Select one of the three test-datasets available by default. The datasets available are PTSD, Hall and AceInhibitors. See a description of the datasets below.

  1. The PTSD data containing the results of a systematic search for longitudinal studies that applied unsupervised machine learning techniques on longitudinal data of self-reported symptoms of posttraumatic stress assessed after trauma exposure (https://doi.org/10.1080/00273171.2017.1412293). The total number of papers found was 5,782 of which only 38 were included (0.66%);
  2. Results for a systematic review by Hall et al. of studies on fault prediction in software engineering (10.1109/TSE.2011.103 ) with 8,911 papers of which 104 inclusions (1.17%);
  3. Results for a systematic review on the efficacy of Angiotensin-converting enzyme (ACE) inhibitors, from a study collecting various systematic review datasets from the medical sciences (https://doi.org/10.1197/jamia.M1929) with 2,544 papers of which 41 inclusions (1.61%).

Prior Inclusions

In the next step, Step 3, you are asked to add prior inclusions. Select 2 papers of your dataset of choice and copy-paste the title in the search bar.


  • Latent trajectories of trauma symptoms and resilience: the 3-year longitudinal prospective USPER study of Danish veterans deployed in Afghanistan
  • A Latent Growth Mixture Modeling Approach to PTSD Symptoms in Rape Victims
  • Peace and War: Trajectories of Posttraumatic Stress Disorder Symptoms Before, During, and After Military Deployment in Afghanistan
  • The relationship between course of PTSD symptoms in deployed U.S. Marines and degree of combat exposure
  • Trajectories of trauma symptoms and resilience in deployed US military service members: Prospective cohort study


  • Predicting Defect-Prone Software Modules at Different Logical Levels
  • Quantitative analysis of faults and failures in a complex software system
  • A Comprehensive Empirical Study of Count Models for Software Fault Prediction
  • Predicting fault prone modules by the Dempster-Shafer belief networks
  • Robust prediction of fault-proneness by random forests


  • Quinapril in patients with congestive heart failure: controlled trial versus captopril.
  • Clinical effects of early angiotensin-converting enzyme inhibitor treatment for acute myocardial infarction are similar in the presence and absence of aspirin: systematic overview of individual data from 96,712 randomized patients. Angiotensin-converting Enzyme Inhibitor Myocardial Infarction Collaborative Group.
  • Efficacy of different drug classes used to initiate antihypertensive treatment in black subjects: results of a randomized trial in Johannesburg, South Africa.
  • Long-term mortality in patients with myocardial infarction: impact of early treatment with captopril for 4 weeks.
  • Comparison of perindopril versus captopril for treatment of acute myocardial infarction.

Random papers

Mark all five papers in Step 4 as irrelevant.

START reviewing

Start reviewing the first 50, 100 or even 200 papers. Abstracts in red are relevenant papers and abstracts in black are irrelevant. This is based on a fully labeled dataset. Hint: open the statistics panel on the top right.
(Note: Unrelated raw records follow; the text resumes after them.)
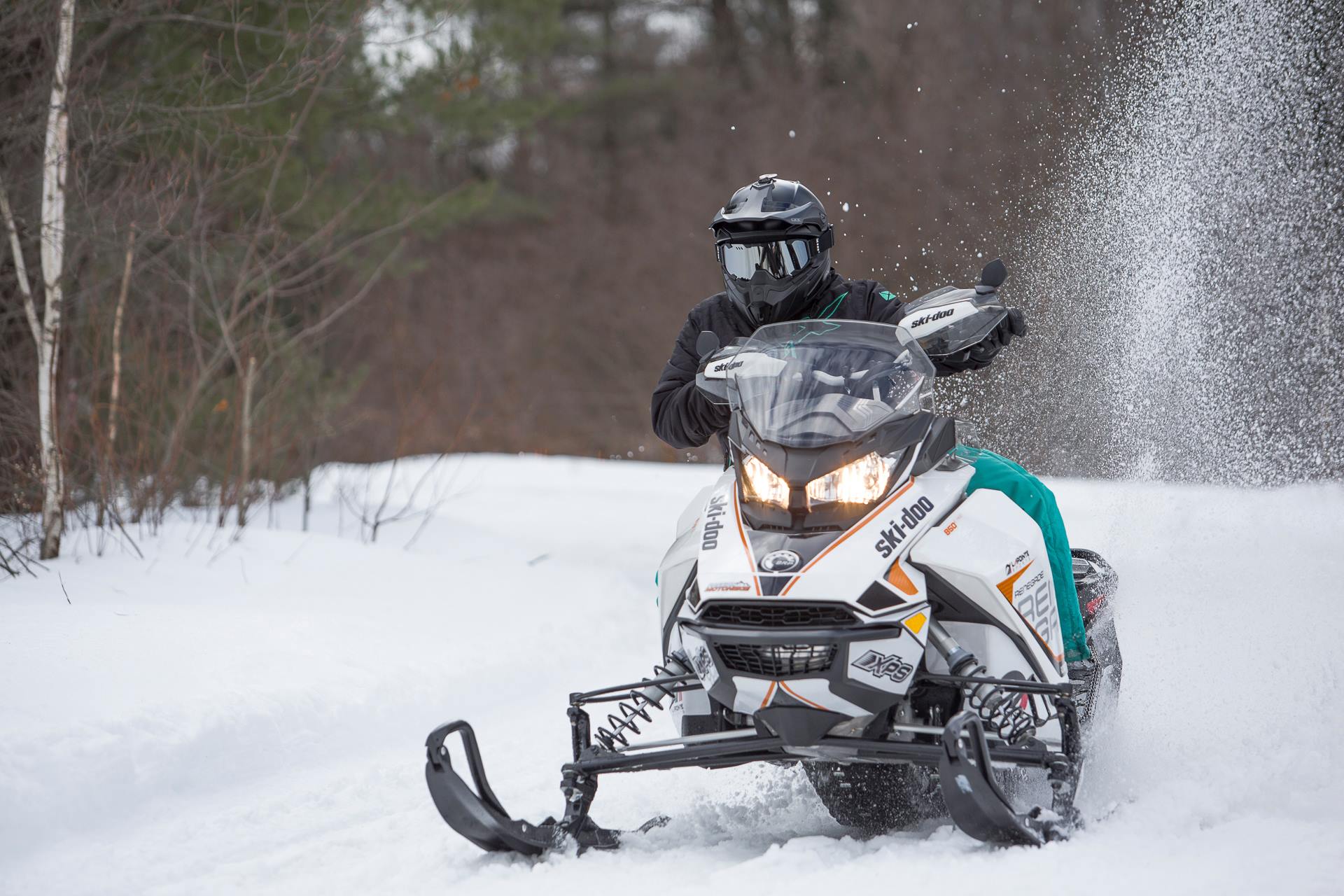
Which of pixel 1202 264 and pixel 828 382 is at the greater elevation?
pixel 1202 264

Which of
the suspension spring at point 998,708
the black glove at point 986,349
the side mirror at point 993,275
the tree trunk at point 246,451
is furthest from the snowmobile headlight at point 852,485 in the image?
the tree trunk at point 246,451

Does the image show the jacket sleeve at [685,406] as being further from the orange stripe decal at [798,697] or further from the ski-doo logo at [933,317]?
the orange stripe decal at [798,697]

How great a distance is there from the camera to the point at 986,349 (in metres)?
3.85

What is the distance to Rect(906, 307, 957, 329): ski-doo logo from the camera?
3.64 m

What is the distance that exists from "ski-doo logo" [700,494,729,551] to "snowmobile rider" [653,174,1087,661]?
1.51 feet

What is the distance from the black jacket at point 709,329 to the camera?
4.05 metres

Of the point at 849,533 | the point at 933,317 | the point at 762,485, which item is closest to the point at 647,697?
the point at 762,485

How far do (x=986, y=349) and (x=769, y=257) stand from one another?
77 centimetres

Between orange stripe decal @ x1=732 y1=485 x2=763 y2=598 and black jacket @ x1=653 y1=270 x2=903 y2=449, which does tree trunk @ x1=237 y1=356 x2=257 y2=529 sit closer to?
black jacket @ x1=653 y1=270 x2=903 y2=449

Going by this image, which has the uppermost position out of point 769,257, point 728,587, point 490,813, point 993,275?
point 769,257

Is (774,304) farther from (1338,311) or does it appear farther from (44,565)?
(1338,311)

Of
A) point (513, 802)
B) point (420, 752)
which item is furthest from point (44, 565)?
point (513, 802)

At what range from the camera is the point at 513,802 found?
414 centimetres

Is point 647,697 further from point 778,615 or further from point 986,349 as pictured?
point 986,349
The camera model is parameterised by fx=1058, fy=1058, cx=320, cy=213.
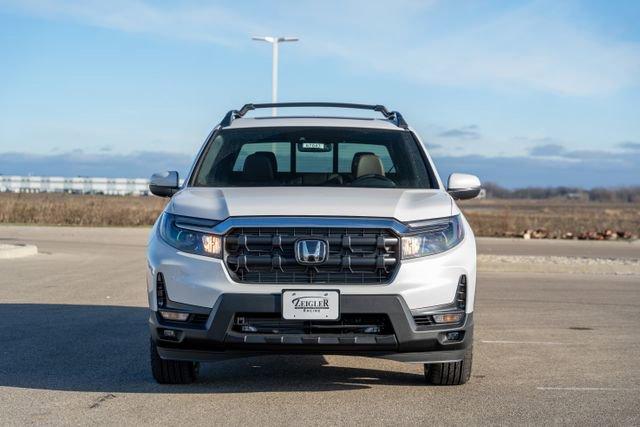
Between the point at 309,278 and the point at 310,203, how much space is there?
1.85 feet

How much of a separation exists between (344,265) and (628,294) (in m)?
11.1

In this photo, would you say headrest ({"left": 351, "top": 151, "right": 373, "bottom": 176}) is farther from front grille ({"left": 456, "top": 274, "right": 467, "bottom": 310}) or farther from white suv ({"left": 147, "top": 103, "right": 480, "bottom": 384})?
front grille ({"left": 456, "top": 274, "right": 467, "bottom": 310})

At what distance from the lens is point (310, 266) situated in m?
7.00

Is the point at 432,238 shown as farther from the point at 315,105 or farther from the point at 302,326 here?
the point at 315,105

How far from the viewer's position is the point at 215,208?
7.28m

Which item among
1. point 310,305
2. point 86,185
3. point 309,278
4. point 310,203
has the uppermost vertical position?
point 310,203

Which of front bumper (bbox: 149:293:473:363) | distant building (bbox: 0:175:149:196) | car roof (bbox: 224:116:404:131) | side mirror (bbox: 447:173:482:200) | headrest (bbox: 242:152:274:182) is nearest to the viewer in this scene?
front bumper (bbox: 149:293:473:363)

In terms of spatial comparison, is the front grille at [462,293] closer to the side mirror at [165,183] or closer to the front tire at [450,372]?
the front tire at [450,372]

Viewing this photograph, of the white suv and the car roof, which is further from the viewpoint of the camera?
the car roof

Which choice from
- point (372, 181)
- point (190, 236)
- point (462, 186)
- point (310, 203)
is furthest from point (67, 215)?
point (310, 203)

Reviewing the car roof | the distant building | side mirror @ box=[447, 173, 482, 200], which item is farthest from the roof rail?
the distant building

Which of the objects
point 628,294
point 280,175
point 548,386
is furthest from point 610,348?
point 628,294

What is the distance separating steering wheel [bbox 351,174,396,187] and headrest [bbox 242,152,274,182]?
69 cm

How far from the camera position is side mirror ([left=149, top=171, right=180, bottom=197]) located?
27.9ft
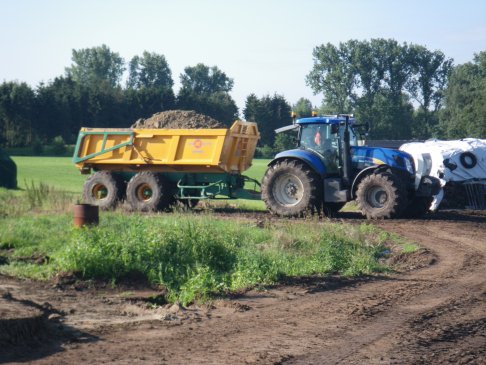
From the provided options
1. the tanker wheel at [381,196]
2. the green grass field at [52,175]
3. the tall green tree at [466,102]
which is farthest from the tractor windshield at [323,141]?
the tall green tree at [466,102]

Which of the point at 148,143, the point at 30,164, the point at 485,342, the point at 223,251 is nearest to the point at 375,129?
the point at 30,164

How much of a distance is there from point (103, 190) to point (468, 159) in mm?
10202

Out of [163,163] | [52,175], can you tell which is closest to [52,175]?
[52,175]

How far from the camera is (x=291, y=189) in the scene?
2014cm

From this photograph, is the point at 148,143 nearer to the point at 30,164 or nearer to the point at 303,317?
the point at 303,317

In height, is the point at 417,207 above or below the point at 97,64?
below

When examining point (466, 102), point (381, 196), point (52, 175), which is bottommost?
point (52, 175)

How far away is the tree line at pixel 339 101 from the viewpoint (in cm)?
6378

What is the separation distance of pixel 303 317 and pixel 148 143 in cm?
1287

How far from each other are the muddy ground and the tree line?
170 ft

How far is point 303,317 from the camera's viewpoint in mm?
9070

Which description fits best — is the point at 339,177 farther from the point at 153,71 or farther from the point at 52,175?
the point at 153,71

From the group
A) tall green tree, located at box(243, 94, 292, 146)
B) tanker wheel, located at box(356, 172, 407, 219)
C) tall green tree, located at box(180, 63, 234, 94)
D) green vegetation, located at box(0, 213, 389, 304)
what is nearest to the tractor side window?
tanker wheel, located at box(356, 172, 407, 219)

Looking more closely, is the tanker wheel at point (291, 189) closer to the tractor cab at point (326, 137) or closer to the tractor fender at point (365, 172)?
the tractor cab at point (326, 137)
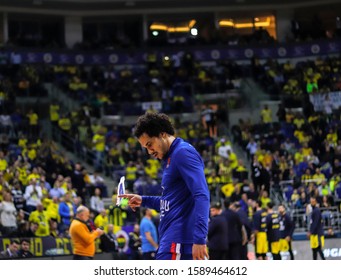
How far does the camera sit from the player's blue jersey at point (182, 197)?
5.85m

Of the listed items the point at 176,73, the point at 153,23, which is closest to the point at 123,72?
the point at 176,73

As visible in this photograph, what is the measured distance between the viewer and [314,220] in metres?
19.8

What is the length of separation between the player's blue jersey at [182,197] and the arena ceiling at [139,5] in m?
33.9

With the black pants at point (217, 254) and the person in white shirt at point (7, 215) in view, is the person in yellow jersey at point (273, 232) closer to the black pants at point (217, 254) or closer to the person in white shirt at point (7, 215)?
the black pants at point (217, 254)

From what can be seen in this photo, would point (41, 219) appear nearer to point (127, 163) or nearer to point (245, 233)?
point (245, 233)

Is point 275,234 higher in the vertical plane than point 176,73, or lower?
lower

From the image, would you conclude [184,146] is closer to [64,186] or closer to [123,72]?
[64,186]

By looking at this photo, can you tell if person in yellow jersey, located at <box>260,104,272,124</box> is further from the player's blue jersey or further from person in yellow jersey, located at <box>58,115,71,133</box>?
the player's blue jersey

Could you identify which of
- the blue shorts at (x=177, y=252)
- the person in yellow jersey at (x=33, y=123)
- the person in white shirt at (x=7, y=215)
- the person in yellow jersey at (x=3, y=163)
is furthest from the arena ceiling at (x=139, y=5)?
the blue shorts at (x=177, y=252)

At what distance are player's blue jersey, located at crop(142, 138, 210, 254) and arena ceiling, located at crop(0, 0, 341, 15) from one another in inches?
1334

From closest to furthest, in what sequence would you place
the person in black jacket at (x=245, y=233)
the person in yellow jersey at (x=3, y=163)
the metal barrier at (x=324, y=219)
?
the person in black jacket at (x=245, y=233) → the metal barrier at (x=324, y=219) → the person in yellow jersey at (x=3, y=163)

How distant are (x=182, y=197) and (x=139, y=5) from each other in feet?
117
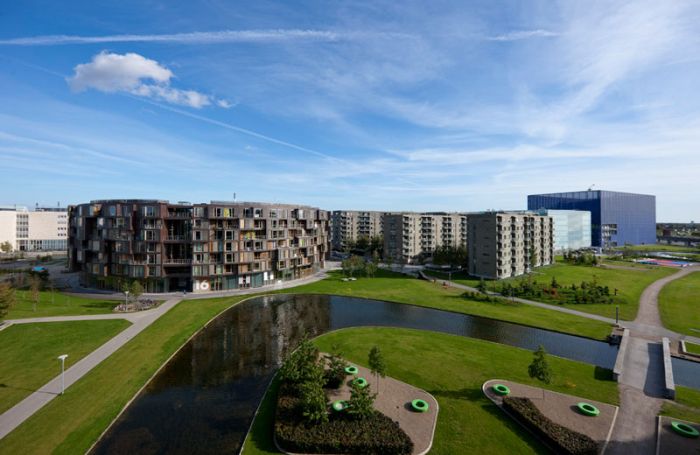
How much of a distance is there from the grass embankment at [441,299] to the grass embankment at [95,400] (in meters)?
34.9

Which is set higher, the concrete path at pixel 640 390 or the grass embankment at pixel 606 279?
the grass embankment at pixel 606 279

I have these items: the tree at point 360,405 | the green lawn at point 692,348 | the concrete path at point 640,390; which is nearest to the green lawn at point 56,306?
the tree at point 360,405

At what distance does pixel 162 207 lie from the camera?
73375 millimetres

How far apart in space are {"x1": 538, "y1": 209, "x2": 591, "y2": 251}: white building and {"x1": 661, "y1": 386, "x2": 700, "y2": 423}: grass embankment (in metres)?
122

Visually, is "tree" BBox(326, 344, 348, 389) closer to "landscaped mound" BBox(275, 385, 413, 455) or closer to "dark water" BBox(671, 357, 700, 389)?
"landscaped mound" BBox(275, 385, 413, 455)

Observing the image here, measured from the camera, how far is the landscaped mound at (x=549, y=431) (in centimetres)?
2247

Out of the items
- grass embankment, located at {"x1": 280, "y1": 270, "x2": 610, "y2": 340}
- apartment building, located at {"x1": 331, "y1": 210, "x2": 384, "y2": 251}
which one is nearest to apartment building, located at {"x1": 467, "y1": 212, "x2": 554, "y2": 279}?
grass embankment, located at {"x1": 280, "y1": 270, "x2": 610, "y2": 340}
For the PTSD dataset we expect you to find about 7 out of 38 relevant papers (in red) after screening 50 papers, 19 after screening 100 papers and 36 after 200 papers.

For the Hall dataset we expect you to find 25 out of 104 relevant papers (in red) after screening 50 papers, 48 after screening 100 papers and 88 after 200 papers.

For the ACE dataset we expect you to find 16 out of 41 relevant papers (in red) after screening 50 papers, 27 after screening 100 papers and 32 after 200 papers.

Export data

Export the results (in the menu; top left) and open the file in excel. The papers are now presented starting with your inclusions – unseen papers papers ordered from most to least relevant according to the last iteration of the software – your exclusions.